It’s not just about the fact that the name is absurd and cringey, it’s also because he says he can’t say it and keep a straight face which obviously is not going to go down well. He says he can’t say it out loud without laughing. He’s not very good at hiding his feelings.

Would he be able to keep his feelings under control if it were a friend or colleague’s baby?

Does he feel that expressing his feelings on name is more important than a relationship with his son and grandson. Especially as you say his son goes along with his partner’s wishes.

BreadInCaptivity · 29/10/2023 22:48

No, he is completely under the thumb and goes along with whatever she wants- I think he’s a bit scared of her, she has outbursts and is easily angered

All the more reason not to cause a rift with the parents over a choice of name.

You need to keep your son and grandson close.

I'm sympathetic in the sense that whilst I acknowledge a parents right to choose a name for their child I think many selecting "out there" names fail to consider how their child may feel about being called such a name when they become aware that it's super unusual.

That said your husband needs to grow up. The child has been named. It's done.

Refusing to use the name is likely to cause offence and a reason to exclude both him and you from your grandchild's life.

He needs to think carefully about what's a stake here and pick his battles.

Onelifeonly · 29/10/2023 22:48

I understand he feels uncomfortable but he really will get used to it eventually. I work in a multi cultural school and even after many years, I still come across names I've never heard before. Once you know the child the name just becomes part of who they are.

Someoneonlyyouknow · 29/10/2023 22:48

Do either of you care if you ever have a relationship with your grandchild? Tell yourselves it is another language that just sounds odd in English

theduchessofspork · 29/10/2023 22:49

Mariposista · 29/10/2023 22:47

What a shame. Definitely not surprised - how thought that would be the answer. So sorry OP, you can only do your best by your kids and hope they choose well. Sounds like he’s picked a right one there 🙄🙄🙄

It sounds like the OP did.

* _Task brief_
Copy the forum thread from "BreadInCaptivity · 29/10/2023" to "your grandchild's life." word for word.

* _Data provided_
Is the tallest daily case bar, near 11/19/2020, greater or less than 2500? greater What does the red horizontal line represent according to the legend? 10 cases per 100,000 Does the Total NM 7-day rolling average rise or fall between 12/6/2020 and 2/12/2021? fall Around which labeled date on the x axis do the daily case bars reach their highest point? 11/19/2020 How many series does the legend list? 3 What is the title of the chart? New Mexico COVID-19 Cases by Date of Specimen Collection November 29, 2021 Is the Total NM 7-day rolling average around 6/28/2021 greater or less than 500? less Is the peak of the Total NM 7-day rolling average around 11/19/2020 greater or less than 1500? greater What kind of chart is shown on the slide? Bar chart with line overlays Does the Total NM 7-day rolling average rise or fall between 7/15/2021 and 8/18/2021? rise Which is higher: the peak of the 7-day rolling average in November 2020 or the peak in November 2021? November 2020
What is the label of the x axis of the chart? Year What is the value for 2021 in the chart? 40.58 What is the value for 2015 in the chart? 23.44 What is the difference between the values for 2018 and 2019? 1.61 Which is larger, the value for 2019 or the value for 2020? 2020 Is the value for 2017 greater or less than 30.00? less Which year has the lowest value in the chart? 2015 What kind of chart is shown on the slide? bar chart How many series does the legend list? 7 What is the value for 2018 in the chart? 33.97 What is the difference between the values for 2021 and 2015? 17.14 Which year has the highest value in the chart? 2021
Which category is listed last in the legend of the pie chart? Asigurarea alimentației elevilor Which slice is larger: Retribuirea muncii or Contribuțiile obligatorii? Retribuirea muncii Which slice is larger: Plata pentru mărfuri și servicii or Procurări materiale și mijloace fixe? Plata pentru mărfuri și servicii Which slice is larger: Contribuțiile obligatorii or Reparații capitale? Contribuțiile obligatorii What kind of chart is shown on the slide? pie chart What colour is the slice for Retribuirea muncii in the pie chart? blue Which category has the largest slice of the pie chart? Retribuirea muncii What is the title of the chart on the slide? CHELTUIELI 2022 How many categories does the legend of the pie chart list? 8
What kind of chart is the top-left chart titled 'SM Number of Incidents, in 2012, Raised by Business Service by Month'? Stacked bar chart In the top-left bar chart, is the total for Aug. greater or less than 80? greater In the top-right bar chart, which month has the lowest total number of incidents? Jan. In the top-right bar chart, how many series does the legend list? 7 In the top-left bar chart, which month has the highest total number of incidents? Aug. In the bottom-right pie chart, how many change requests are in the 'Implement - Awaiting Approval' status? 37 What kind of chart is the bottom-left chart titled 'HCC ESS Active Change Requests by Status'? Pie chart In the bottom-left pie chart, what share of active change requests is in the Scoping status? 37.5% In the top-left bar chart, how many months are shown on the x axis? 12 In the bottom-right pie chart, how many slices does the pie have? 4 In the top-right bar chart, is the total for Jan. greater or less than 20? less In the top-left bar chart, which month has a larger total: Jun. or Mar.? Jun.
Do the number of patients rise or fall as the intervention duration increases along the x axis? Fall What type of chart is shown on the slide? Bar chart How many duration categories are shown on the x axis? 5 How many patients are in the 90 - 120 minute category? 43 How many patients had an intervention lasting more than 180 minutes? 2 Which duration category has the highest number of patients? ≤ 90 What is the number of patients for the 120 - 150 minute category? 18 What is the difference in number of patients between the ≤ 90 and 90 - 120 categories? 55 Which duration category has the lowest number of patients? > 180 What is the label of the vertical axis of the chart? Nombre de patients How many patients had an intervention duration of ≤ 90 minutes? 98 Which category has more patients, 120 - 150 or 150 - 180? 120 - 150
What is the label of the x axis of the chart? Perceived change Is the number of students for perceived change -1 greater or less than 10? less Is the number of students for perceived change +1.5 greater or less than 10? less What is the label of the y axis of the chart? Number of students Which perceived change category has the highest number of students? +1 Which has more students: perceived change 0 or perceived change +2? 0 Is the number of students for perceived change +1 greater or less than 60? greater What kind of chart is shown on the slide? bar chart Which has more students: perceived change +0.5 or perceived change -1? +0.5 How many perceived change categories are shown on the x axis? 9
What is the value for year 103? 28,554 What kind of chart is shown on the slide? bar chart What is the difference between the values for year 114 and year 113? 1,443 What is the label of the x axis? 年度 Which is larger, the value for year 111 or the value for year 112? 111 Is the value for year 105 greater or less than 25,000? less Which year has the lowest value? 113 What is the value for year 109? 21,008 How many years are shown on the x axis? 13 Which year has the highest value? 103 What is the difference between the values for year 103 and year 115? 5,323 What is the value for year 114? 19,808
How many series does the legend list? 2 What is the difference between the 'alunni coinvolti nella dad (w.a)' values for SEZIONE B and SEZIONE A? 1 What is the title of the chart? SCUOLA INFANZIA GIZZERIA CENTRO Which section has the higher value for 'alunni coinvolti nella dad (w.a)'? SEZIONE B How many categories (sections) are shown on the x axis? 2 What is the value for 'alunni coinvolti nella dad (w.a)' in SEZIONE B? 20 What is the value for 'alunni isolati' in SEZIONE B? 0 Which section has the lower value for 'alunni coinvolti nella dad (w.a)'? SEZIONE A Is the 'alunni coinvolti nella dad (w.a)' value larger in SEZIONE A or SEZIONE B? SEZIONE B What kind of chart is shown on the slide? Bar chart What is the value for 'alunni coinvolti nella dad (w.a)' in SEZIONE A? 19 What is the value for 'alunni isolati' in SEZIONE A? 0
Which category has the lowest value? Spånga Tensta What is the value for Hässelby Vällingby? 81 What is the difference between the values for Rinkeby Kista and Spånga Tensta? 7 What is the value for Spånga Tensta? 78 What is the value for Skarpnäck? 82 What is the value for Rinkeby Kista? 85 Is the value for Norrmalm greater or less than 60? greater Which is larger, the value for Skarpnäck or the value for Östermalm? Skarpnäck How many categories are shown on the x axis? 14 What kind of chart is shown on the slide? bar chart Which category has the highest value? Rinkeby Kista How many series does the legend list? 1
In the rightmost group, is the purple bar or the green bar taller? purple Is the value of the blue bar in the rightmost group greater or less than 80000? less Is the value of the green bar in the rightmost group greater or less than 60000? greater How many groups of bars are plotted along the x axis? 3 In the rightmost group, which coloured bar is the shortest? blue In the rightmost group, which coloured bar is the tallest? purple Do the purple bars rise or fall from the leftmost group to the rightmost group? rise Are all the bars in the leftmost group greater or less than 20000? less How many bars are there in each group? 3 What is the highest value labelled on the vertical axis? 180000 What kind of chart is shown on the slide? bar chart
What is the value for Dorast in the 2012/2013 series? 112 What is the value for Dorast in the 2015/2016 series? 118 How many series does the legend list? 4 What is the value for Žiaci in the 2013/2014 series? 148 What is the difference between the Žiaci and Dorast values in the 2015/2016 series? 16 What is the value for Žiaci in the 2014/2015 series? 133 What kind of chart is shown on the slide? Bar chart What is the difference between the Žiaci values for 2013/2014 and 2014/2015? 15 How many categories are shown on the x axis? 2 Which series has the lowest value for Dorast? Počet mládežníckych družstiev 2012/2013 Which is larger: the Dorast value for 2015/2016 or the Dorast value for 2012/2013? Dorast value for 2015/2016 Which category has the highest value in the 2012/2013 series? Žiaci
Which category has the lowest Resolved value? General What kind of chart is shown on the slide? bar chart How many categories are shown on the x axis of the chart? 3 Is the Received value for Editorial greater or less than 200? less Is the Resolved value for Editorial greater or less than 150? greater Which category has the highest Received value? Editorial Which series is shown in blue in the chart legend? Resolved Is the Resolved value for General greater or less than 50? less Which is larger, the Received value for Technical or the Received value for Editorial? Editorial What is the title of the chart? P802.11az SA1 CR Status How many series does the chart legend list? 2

* _Exercise answer_
BreadInCaptivity · 29/10/2023 22:48

No, he is completely under the thumb and goes along with whatever she wants- I think he’s a bit scared of her, she has outbursts and is easily angered

All the more reason not to cause a rift with the parents over a choice of name.

You need to keep your son and grandson close.

I'm sympathetic in the sense that whilst I acknowledge a parents right to choose a name for their child I think many selecting "out there" names fail to consider how their child may feel about being called such a name when they become aware that it's super unusual.

That said your husband needs to grow up. The child has been named. It's done.

Refusing to use the name is likely to cause offence and a reason to exclude both him and you from your grandchild's life.